## Trecho
────────────────────

Doença neurológica com significativo impacto social e econômico, o AVC, na
Espanha, é a principal causa de morte entre as mulheres, a segunda principal
causa de morte em homens e a causa mais frequente de sequelas neurológicas
permanentes em ambos os sexos [17]. A incidência de AVC em países ricos e
desenvolvidos apresentou declínio nas últimas quatro décadas, porém, aumentou
dramaticamente em países de baixa e média renda, como na China [18] e no Brasil
[1,5], sobrecarregando por demais as estruturas da Atenção Primária de Saúde.
Dados
da Tabela I chamam atenção para o fato de embora predominarem enfermeiros
contratados por regime de concurso público, a rotatividade de contratados por
regime de processo seletivo, ou cargo comissionado, gera instabilidade e
ruptura na sistematização do cuidado e assistência prestada à clientela em
foco, assim como nas orientações de seus cuidadores e familiares.
Estudo
realizado com 15 enfermeiros brasileiros, com titulação acadêmica de mestres e
produção de conhecimento na área do diagnóstico de enfermagem, objetivando a
elaboração de enunciados de diagnósticos de enfermagem da Classificação
Internacional para a Prática de Enfermagem para o cuidado prestado às vítimas
de acidente vascular cerebral, sugere que os diagnósticos apresentam potencialidade
para proporcionar adaptação do indivíduo e fortalecer o registro das
necessidades identificadas pelos enfermeiros [19]. Registros que se
caracterizam essenciais para a consolidação da assistência sistematizada de
Enfermagem, sem os quais as intervenções prestadas pelos enfermeiros para
cuidar das pessoas vítimas do AVC, seja no âmbito da comunidade atendidas por
equipes da Atenção Básica de Saúde, ou institucionalizadas e desenvolvidas em
cenários hospitalares, torna-se informal e descontinuada. Nesse sentido, as
intervenções de enfermagem são importantes para a promoção da independência no
autocuidado dos clientes com sequelas de AVC ao gerarem ganhos de independência
e consequentemente melhoria da qualidade de vida dessas pessoas [20].
Como
demonstrado neste estudo, a literatura internacional confirma que
aproximadamente 70% dos sobreviventes de AVC requerem assistência nas
atividades da vida diária [18,19]. Em estudo realizado na Carolina do Norte
[21], constatou-se que essa assistência é geralmente fornecida por membros da
família que muitas vezes não recebem orientações dos profissionais de saúde
sobre como interceder para suprir as necessidades dos sobreviventes de AVC,
tampouco sobre como comunicar-se com os provedores e identificar e acessar
recursos da comunidade. Da mesma forma, na Inglaterra e no País de Gales,
sobreviventes de AVC que vivem na comunidade expressaram insatisfação com as
informações e orientações recebidas sobre doença de AVC, serviços e benefícios
disponíveis [22].

────────────────────

## Material apresentado
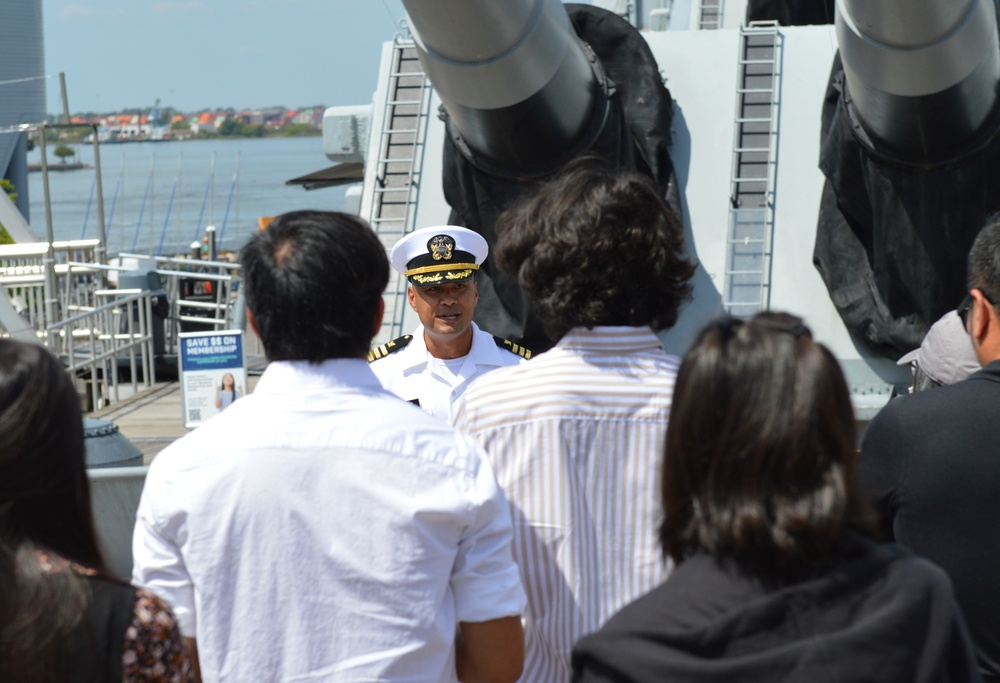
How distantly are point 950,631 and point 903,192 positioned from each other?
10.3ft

────────────────────

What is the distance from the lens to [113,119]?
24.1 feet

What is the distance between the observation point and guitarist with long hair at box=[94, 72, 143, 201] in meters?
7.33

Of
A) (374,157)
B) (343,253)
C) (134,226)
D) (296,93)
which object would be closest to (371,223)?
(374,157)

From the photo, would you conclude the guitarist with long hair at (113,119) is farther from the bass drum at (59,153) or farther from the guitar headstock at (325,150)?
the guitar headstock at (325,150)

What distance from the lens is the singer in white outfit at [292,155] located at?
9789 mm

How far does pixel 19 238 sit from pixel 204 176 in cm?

────────────────────

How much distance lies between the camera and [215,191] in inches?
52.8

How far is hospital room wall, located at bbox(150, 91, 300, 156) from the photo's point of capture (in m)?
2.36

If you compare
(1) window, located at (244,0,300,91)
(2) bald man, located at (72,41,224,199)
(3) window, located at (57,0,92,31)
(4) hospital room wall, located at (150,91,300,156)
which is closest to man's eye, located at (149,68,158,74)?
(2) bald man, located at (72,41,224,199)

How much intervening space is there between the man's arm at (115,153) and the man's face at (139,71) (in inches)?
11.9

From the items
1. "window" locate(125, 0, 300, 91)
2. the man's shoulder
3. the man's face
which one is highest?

────────────────────

## Tarefa proposta A
De acordo com o trecho sobre o AVC, que posição a doença ocupa entre as causas de morte em homens na Espanha?
## Tarefa proposta B
Prossiga com o trecho sobre o AVC e os cuidados de enfermagem, a partir da última frase apresentada.

## Resposta da tarefa A
É a segunda principal causa de morte em homens.

## Resposta da tarefa B
Programas
de apoio para cuidadores após a alta hospitalar são fundamentais e têm
demonstrado efeitos benéficos quando estruturados em intervenções de
treinamento para cuidadores familiares, de modo que sobreviventes de AVC possam
receber cuidados adequados em casa [5,23]. As conexões que faltam entre o
hospital e os prestadores de serviços baseados na comunidade ilustram a
abordagem fragmentada dos cuidados de saúde. As equipes profissionais que
trabalham em hospitais geralmente não entendem as experiências pós-alta dos
pacientes. Quando os pacientes recebem alta de volta para a comunidade, muitas
vezes são deixados por conta própria para identificar quais recursos e serviços
podem precisar e o que está disponível em sua área para promover sua recuperação
[8].
Dados
ilustrados na Tabela II, confirmam que cada unidade de ESF possui apenas um
enfermeiro, responsável pelas ações gerenciais voltadas para a organização da
equipe e da própria unidade de saúde, somado às funções assistenciais junto aos
usuários. Tais achados representam sobrecarga de tarefas desempenhadas por esse
profissional, uma vez que suas atribuições profissionais estão vinculadas aos
atendimentos de aproximadamente 3 mil pessoas, alinhada com os objetivos da
atenção básica, quais sejam, de prevenção e promoção da saúde.
Ademais,
os dados da Tabela II destacam que o total de clientes cadastrados nas 11 ESFs é de 27.344, dentre os quais 17 clientes foram
acometidos pelo AVC isquêmico e apenas 4 pelo AVC hemorrágico, o que representa
percentual inferior à 1% de clientes com AVC, em relação ao total de clientes
cadastrados. Mesmo em quantitativo pequeno, esses usuários carecem de cuidados
e assistência de Enfermagem, prestados por enfermeiros com formação e
conhecimentos específicos da Enfermagem de Reabilitação, área de conhecimento
em processo de consolidação no Brasil [24]. Por outro lado, os enfermeiros
generalistas deste estudo deveriam prestar cuidados e assistência sistematizada
e focada no treinamento e orientação desses clientes e seus cuidadores para o
desempenho das atividades cotidianas, com base nas suas limitações funcionais e
sensoriais afetadas.
É
importante pontuar que a reabilitação é um processo orientado para objetivos e
com tempo limitado que permite que os pacientes atinjam um nível funcional
ideal nos campos físico, mental e social, fornecendo-lhes as ferramentas
necessárias para administrar sua própria vida [17]. Para planejar o cuidado de
pessoas com sequelas de AVC, é necessário considerar as prevalências e aspectos
sociais e demográficos, juntamente com a capacidade dos recursos existentes. Ao
mesmo tempo, o sistema de saúde deve ser organizado com base nas melhores
evidências disponíveis sobre as necessidades dos pacientes e seus familiares
[9].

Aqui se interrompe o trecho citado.